The literary scene

In addition to his passion for portraiture, the King was a keen opera-lover. Composer Jean-Baptiste Lully enjoyed his special favour, composing operas, ballets and comedy-ballets in collaboration with Molière for the King’s enjoyment. In the Siècle de Louis XIV, Voltaire makes special mention of one such comedy-ballet, Les Fâcheux, and celebrates Louis XIV’s defence of Molière’s scandalous play Tartuffe against religious authorities who wished to censor it for its perceived mockery of hypocrisy among the clergy, in what became known as the Affaire Tartuffe.

Much of the 17th-century French literary canon has come down to us because of his support for writers, in particular for the major figures in 17th-century French theatre. He frequently commissioned plays from writers such as Molière, Pierre Corneille, and Jean Racine, at a time when theatre was considered an ungodly pursuit, and all actors were automatically excommunicated from the Church.

However, the King was also a source of inspiration for writers. In particular, the life of the court at Versailles provided rich material for the acid pens of François, duc de la Rochefoucauld, a former frondeur turned courtier and author of the Maximes, and Jean de la Bruyère, author of the satirical Les Caractères. These writers dissected court life and 17th-century French society in short prose snippets. The Maximes offer witty, penetrating, and highly quotable barbs on love, vanity, and hypocrisy, while Les Caractères are miniature portraits of some of the stereotypical fawners and hangers-on found at court, as well as analyses of contemporary social mores and attitudes.

La Fête donnée par Louis XIV pour célébrer la reconquête de la Franche-Comté en 1674 – Représentation du Malade Imaginaire de Molière devant la grotte des Jardins du Château de Versailles (Wikimedia commons)

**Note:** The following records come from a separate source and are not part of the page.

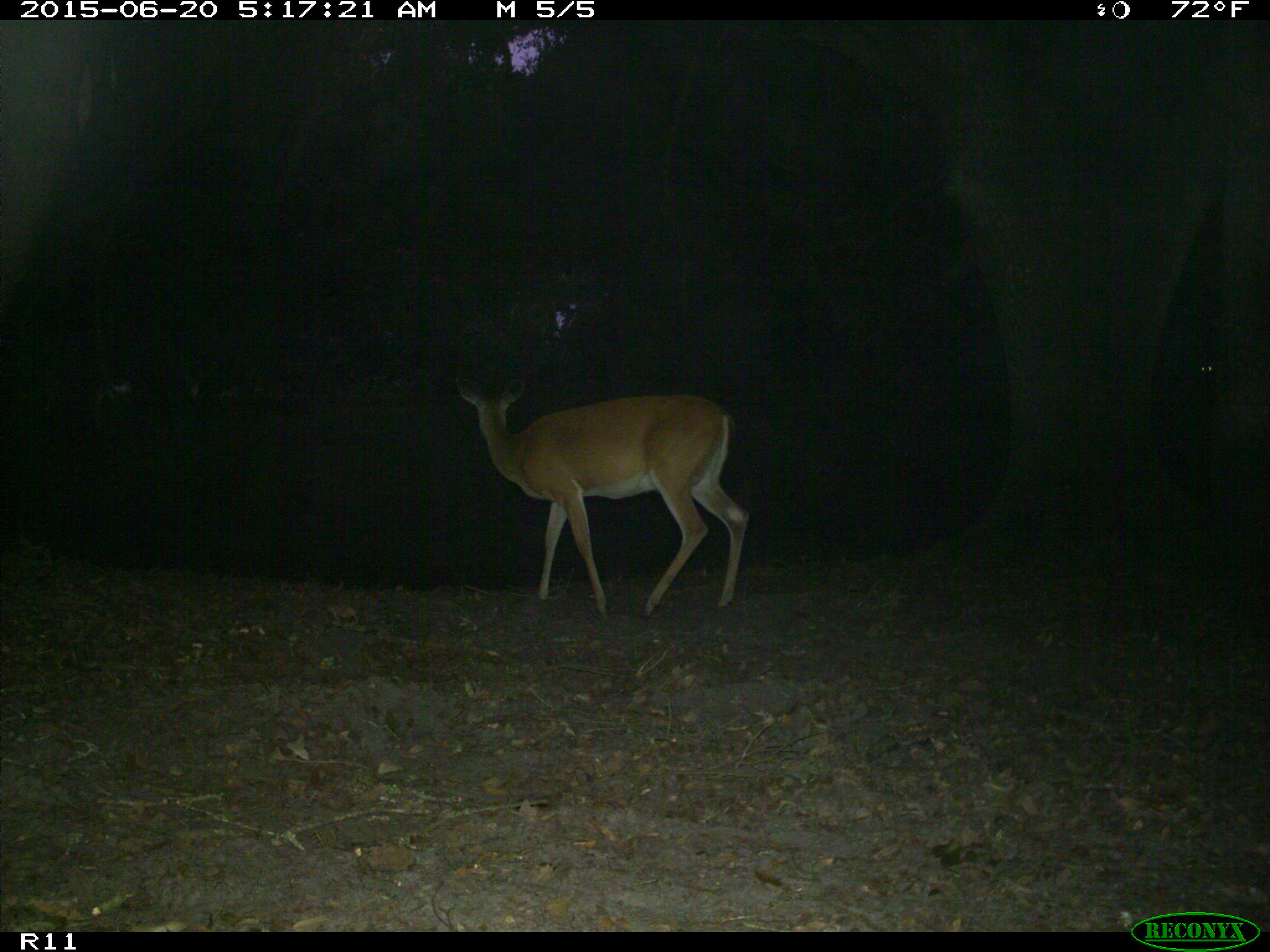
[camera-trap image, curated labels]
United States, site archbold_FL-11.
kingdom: Animalia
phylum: Chordata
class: Mammalia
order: Artiodactyla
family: Cervidae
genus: Odocoileus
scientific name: Odocoileus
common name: deer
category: unidentified deer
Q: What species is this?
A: Unidentified deer (deer) (Odocoileus).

Fables and fairytales, Ancients and Moderns

We often think of the 17th century as a time of stability and order, but bubbling away under the surface was a strong undercurrent of modernity, hence its interest for Voltaire. The 17th century was a period of cultural and intellectual controversies, or querelles. The most monumentous cultural querelle, which galvanised every field of the arts, was the querelle des Anciens et des Moderns (quarrel of the Ancients and Moderns).

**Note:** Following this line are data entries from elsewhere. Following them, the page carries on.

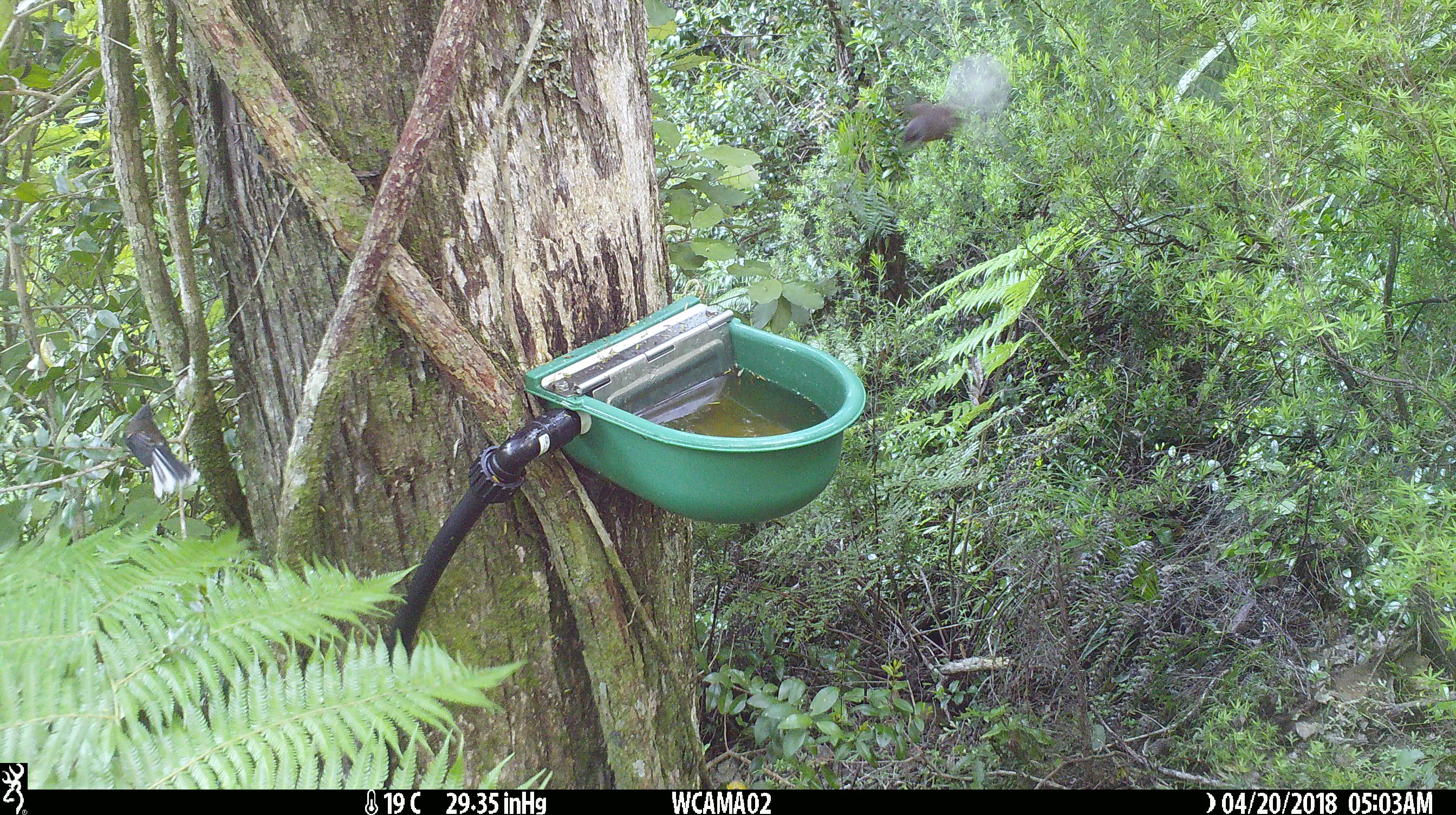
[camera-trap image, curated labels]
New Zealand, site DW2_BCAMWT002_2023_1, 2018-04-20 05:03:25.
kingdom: Animalia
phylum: Chordata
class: Aves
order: Passeriformes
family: Rhipiduridae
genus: Rhipidura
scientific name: Rhipidura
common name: fantails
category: fantail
Fantail (fantails) (Rhipidura).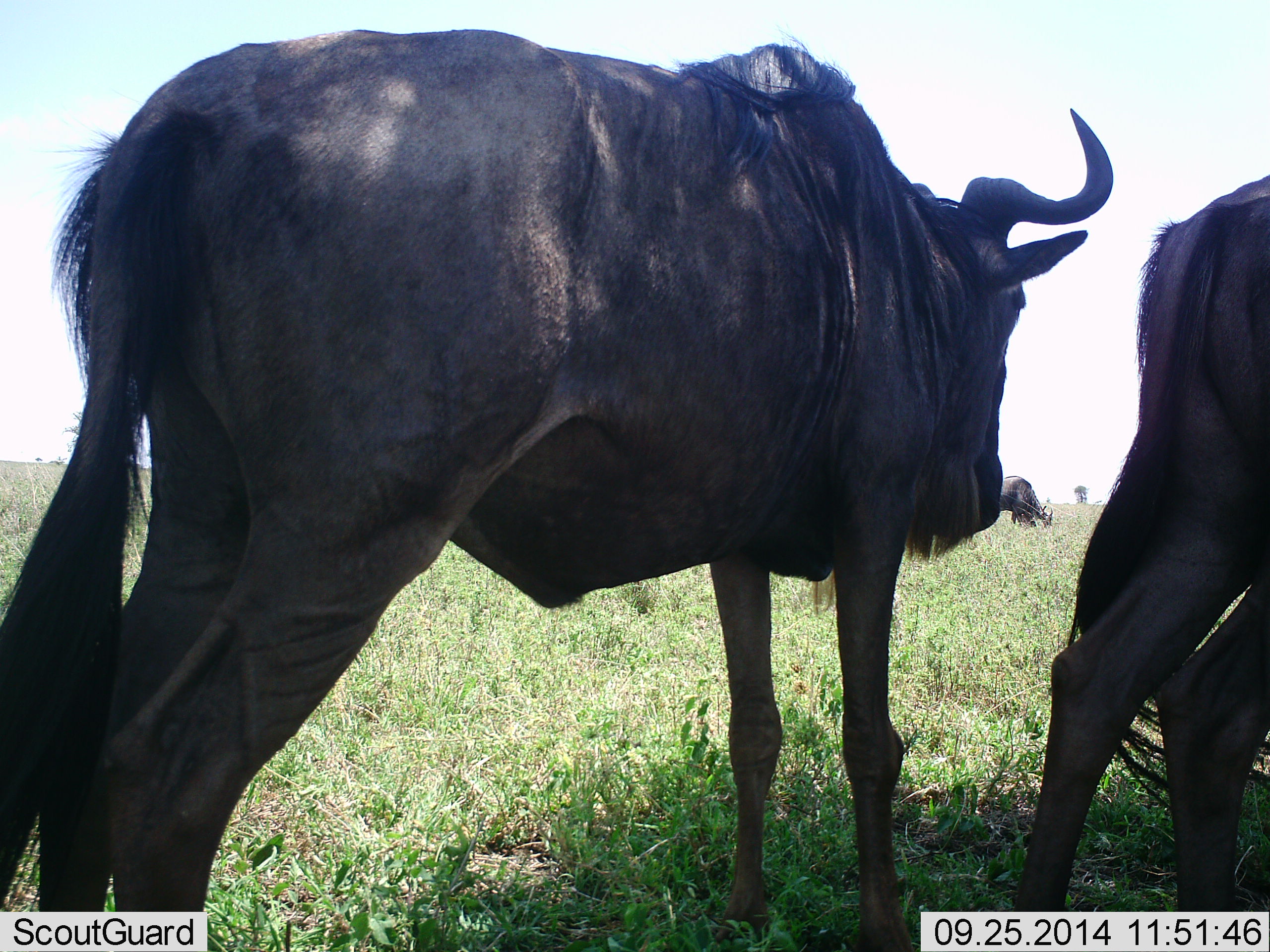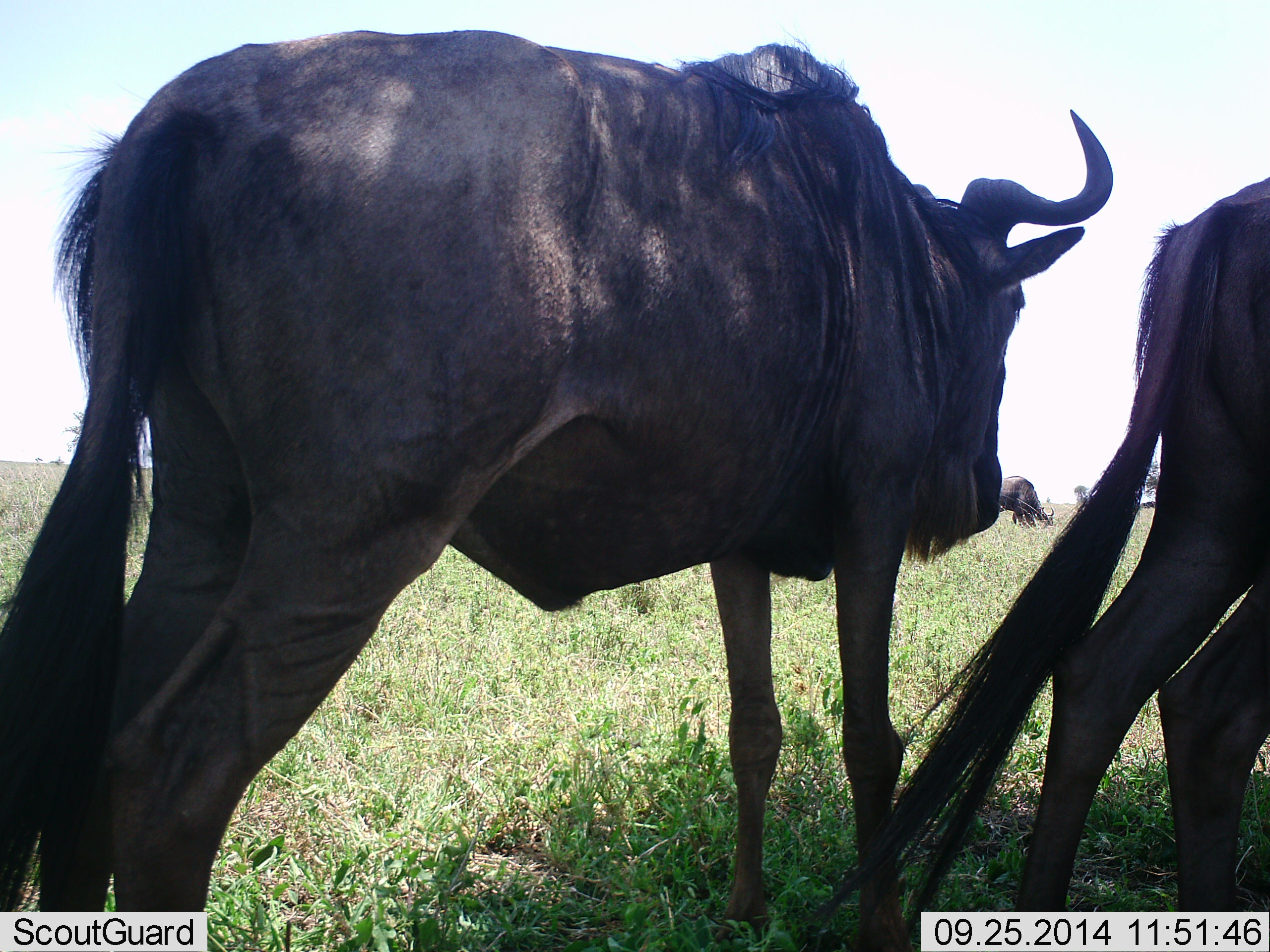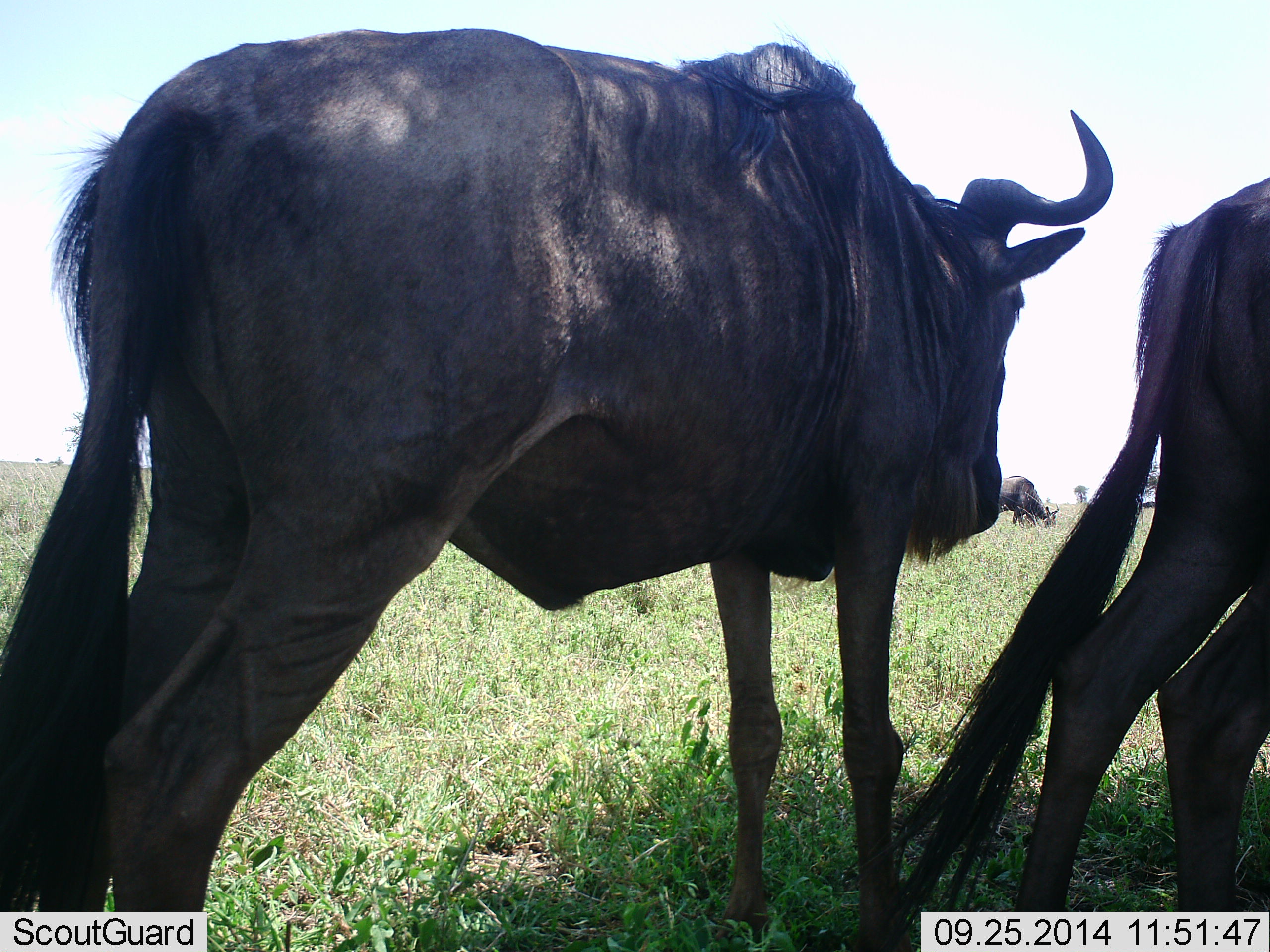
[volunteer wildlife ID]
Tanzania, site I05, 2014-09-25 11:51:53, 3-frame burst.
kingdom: Animalia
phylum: Chordata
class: Mammalia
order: Artiodactyla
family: Bovidae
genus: Connochaetes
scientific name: Connochaetes taurinus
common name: blue wildebeest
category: wildebeest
Wildebeest (blue wildebeest) (Connochaetes taurinus), count 3. Behavior (volunteer vote fractions): standing 90%, resting 0%, moving 0%, interacting 0%. Young present (vote fraction): 0%. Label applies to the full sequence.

The supporters of the ‘Ancients’ believed that the achievements of Classical Greece and Rome represented the apogee of cultural sophistication, and that art and literature should therefore reprise classical and mythological themes, in a culture of imitation and emulation. By contrast, the new generation of ‘Moderns’, including Perrault, respected the achievements of Antiquity, but believed that they were not untouchable, and could be equalled by contemporary French art and literature. With his 1687 poem Le Siècle de Louis le Grand (to which the title of Voltaire’s tome perhaps makes reference), Charles Perrault produced a manifesto for the Moderns, celebrating the 17th century as an era to rival that of the Roman emperor Augustus, the age which produced Virgil and Ovid.

Perrault is the author of many of the fairytales we know and love, including Cinderella, Little Red Riding Hood, and Sleeping Beauty. He was also a friend of Louis XIV’s finance minister, Colbert. When writing his Contes (Fairy Tales), Perrault did not draw on Classical mythology, but rather on traditional French folk stories, to which he added a double moral. For example, his tale of Little Red Riding Hood ends with two morals: the first is a stern warning against the dangers of wolves in woods; the second, a warning to naïve first-timers at Versailles to beware smooth-talking rakes and libertines.

However, as portraits of Louis XIV dressed as Apollo and Jupiter indicate, 17th-century modernity was about taking the best of Classical culture and bringing it up to date, not rejecting it completely. Aesop’s Fables experienced a renaissance in the 17th century, as his tales were rewritten in sprightly French verse by Jean de la Fontaine (English translations here) who dedicated his educational fables to the Dauphin.